### Work to complete
Would you copy only the lines below, beginning with the one that contains "Tv jadul grundig dan nintendo" and running through the last entry line?

Short web captions
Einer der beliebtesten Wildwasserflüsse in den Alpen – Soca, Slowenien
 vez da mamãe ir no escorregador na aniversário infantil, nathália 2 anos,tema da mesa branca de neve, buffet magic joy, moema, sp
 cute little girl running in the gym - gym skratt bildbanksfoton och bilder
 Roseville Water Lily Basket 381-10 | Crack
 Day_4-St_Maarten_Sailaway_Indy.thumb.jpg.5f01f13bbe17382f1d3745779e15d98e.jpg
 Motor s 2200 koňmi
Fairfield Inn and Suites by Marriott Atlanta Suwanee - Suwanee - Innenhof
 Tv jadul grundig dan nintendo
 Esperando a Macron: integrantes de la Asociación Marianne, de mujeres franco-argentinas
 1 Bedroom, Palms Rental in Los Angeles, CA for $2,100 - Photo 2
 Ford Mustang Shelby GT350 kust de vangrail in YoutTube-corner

### Result of this task
 Tv jadul grundig dan nintendo
 Esperando a Macron: integrantes de la Asociación Marianne, de mujeres franco-argentinas
 1 Bedroom, Palms Rental in Los Angeles, CA for $2,100 - Photo 2
 Ford Mustang Shelby GT350 kust de vangrail in YoutTube-corner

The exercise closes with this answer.